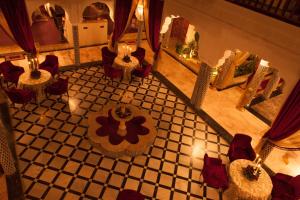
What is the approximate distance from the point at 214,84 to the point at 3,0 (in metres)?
7.19

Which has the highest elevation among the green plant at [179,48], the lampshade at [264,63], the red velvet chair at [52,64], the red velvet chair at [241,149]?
the lampshade at [264,63]

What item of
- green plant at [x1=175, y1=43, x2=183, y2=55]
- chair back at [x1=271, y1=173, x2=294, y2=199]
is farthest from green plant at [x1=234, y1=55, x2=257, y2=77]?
chair back at [x1=271, y1=173, x2=294, y2=199]

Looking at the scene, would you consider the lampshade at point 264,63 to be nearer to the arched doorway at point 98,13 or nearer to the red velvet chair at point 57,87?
the red velvet chair at point 57,87

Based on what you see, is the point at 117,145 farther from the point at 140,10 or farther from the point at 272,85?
the point at 272,85

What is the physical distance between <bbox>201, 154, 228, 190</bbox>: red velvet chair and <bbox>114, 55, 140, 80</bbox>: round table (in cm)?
427

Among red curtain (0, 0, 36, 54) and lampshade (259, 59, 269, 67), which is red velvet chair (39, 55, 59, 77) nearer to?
red curtain (0, 0, 36, 54)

» Work to be completed:
Could you render all of the data above as a two-column CSV headed text and answer, one row for each text with its answer, every field in double quotes and any line breaks turned into spaces, leaving the pictures out?

» Result for this exercise:
text,answer
"What is the approximate distance from the point at 214,84 to the point at 3,0 (in metres)?","7.19"
"Which has the highest elevation among the green plant at [179,48], the lampshade at [264,63], the red velvet chair at [52,64], the red velvet chair at [241,149]?","the lampshade at [264,63]"
"What item of - green plant at [x1=175, y1=43, x2=183, y2=55] - chair back at [x1=271, y1=173, x2=294, y2=199] is farthest from green plant at [x1=234, y1=55, x2=257, y2=77]?","chair back at [x1=271, y1=173, x2=294, y2=199]"
"Looking at the scene, would you consider the lampshade at point 264,63 to be nearer to the arched doorway at point 98,13 or nearer to the red velvet chair at point 57,87?","the red velvet chair at point 57,87"
"Based on what you see, is the point at 117,145 farther from the point at 140,10 or farther from the point at 272,85?","the point at 272,85"
"What is the physical distance between <bbox>201, 154, 228, 190</bbox>: red velvet chair and <bbox>114, 55, 140, 80</bbox>: round table (in cm)?","427"
"Among red curtain (0, 0, 36, 54) and lampshade (259, 59, 269, 67), which is red velvet chair (39, 55, 59, 77) nearer to?","red curtain (0, 0, 36, 54)"